OBIETTIVO A
Trasforma in un breve elenco puntato il paragrafo del testo selezionato che inizia con «La Corte costituzionale ha dichiarato», conservandone i fatti principali.

TESTO SELEZIONATO
Pubblicato in: Giurisprudenza Costituzionale

Incidente probatorio/Testimonianza del minorenne – Corte cost., n. 92 del 2018

Corte costituzionale

La Corte costituzionale ha dichiarato non fondata la questione di legittimità costituzionale degli artt. 398, co. 5, e 133 c.p.p., sollevata dal G.i.p. del Tribunale ordinario di Lecce, in riferimento all’art. 117, co. 1, Cost., in relazione agli artt. 3 e 4, Convenzione sui diritti del fanciullo, fatta a New York il 20 novembre 1989, ratificata e resa esecutiva con l. 27 maggio 1991, n. 176, nella parte in cui tali disposizioni «non prevedono che, laddove la mancata comparizione del testimone minorenne [in sede di incidente probatorio] sia dovuta a situazioni di disagio che ne compromettono il benessere, e sia possibile ovviare ad esse procedendo all’esame del minore presso il tribunale competente in relazione al luogo della sua dimora, […] possa ritenersi giustificata la sua mancata comparizione e rogarsi il compimento dell’incidente al [giudice per le indagini preliminari] del tribunale nel cui circondario risiede il minore».

RECORD DA ELABORARE

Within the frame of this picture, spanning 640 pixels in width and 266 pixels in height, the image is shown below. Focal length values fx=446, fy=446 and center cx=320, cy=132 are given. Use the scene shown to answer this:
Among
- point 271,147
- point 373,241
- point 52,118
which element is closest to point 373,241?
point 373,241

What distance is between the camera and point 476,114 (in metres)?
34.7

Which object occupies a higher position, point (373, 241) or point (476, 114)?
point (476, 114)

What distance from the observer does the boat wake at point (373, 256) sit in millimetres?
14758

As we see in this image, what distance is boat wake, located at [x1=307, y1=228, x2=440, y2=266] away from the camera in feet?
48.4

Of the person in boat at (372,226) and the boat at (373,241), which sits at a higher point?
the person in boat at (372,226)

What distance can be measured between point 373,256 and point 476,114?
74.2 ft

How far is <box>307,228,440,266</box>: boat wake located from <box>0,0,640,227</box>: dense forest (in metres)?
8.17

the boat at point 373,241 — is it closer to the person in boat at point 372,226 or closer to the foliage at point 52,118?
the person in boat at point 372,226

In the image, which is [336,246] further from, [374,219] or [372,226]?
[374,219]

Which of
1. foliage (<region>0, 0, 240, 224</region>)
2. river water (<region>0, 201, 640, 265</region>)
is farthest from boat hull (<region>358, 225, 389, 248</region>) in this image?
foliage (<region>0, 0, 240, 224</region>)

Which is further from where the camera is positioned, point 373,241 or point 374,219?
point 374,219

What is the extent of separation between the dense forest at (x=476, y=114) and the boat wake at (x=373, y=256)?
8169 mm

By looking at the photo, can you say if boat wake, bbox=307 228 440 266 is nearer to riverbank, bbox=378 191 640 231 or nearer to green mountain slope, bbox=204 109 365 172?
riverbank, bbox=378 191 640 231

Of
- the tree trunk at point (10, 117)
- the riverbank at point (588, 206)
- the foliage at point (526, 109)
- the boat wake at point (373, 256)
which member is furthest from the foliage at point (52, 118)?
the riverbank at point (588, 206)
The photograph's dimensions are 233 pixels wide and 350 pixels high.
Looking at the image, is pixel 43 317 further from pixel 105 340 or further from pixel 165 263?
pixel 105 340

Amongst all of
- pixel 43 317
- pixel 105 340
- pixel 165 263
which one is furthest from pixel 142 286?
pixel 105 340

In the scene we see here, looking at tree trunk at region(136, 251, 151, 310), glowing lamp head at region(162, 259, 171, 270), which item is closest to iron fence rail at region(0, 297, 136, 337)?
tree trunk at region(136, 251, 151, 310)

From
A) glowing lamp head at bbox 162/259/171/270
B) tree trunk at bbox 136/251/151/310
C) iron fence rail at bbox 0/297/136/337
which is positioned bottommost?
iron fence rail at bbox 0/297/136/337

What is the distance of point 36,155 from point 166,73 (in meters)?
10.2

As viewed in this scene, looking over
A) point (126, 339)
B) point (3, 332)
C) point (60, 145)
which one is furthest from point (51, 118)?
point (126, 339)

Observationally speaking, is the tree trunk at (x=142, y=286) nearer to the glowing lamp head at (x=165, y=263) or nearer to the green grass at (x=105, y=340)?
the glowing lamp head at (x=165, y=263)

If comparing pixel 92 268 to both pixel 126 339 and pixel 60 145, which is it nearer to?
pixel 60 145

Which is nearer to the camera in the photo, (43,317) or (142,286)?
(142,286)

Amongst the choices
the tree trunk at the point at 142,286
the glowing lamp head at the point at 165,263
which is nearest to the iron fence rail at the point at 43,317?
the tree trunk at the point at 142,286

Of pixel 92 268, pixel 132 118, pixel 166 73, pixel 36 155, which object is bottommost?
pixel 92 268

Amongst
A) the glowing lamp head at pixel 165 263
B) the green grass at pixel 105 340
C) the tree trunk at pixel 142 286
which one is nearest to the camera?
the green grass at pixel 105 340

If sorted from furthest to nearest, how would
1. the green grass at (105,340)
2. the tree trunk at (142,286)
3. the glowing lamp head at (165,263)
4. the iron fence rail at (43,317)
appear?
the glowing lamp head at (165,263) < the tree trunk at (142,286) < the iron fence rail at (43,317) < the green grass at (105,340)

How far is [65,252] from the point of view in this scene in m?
--
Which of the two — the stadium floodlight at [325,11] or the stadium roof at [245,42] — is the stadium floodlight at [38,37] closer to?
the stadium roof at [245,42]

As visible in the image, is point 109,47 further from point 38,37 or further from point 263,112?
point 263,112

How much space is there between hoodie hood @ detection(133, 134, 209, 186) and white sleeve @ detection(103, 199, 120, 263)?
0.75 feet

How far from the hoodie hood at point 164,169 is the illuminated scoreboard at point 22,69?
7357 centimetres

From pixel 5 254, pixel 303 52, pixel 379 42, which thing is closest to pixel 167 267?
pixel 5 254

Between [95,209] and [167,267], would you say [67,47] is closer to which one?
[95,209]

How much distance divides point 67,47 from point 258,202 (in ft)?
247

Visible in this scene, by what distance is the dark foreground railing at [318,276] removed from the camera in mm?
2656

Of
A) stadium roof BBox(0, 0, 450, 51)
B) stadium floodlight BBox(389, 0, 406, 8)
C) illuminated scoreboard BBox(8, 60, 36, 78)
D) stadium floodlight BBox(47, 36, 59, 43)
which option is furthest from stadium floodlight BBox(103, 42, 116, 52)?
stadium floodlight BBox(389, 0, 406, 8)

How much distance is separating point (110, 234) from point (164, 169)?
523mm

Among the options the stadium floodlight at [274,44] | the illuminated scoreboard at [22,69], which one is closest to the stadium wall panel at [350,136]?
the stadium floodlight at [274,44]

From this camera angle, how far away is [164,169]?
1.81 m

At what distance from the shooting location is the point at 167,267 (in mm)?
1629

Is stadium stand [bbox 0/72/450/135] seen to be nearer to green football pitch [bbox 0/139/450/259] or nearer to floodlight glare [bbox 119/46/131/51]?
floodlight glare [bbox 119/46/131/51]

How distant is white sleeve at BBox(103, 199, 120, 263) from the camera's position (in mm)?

OBIETTIVO B
Per favore, ricopia dai record, senza alcuna modifica, le righe che vanno da quella contenente «Within the frame» fino a quella contenente «- point 52,118», entrambe comprese.

RISPOSTA CORRETTA A
- La Corte costituzionale ha dichiarato non fondata la questione di legittimità costituzionale degli artt. 398, co. 5, e 133 c.p.p.
- La questione è stata sollevata dal G.i.p. del Tribunale ordinario di Lecce.
- Il parametro invocato è l'art. 117, co. 1, Cost., in relazione agli artt. 3 e 4 della Convenzione sui diritti del fanciullo. La Convenzione è stata fatta a New York il 20 novembre 1989 e ratificata con l. 27 maggio 1991, n. 176.
- Le norme sono censurate perché non prevedono un caso preciso: il testimone minorenne non compare all'incidente probatorio per situazioni di disagio che ne compromettono il benessere. A quel disagio si può ovviare esaminandolo presso il tribunale competente per il luogo della sua dimora.
- In tale caso la mancata comparizione non può ritenersi giustificata. Non è previsto neppure che l'incidente sia rogato al giudice per le indagini preliminari del tribunale nel cui circondario risiede il minore.

RISPOSTA CORRETTA B
Within the frame of this picture, spanning 640 pixels in width and 266 pixels in height, the image is shown below. Focal length values fx=446, fy=446 and center cx=320, cy=132 are given. Use the scene shown to answer this:
Among
- point 271,147
- point 373,241
- point 52,118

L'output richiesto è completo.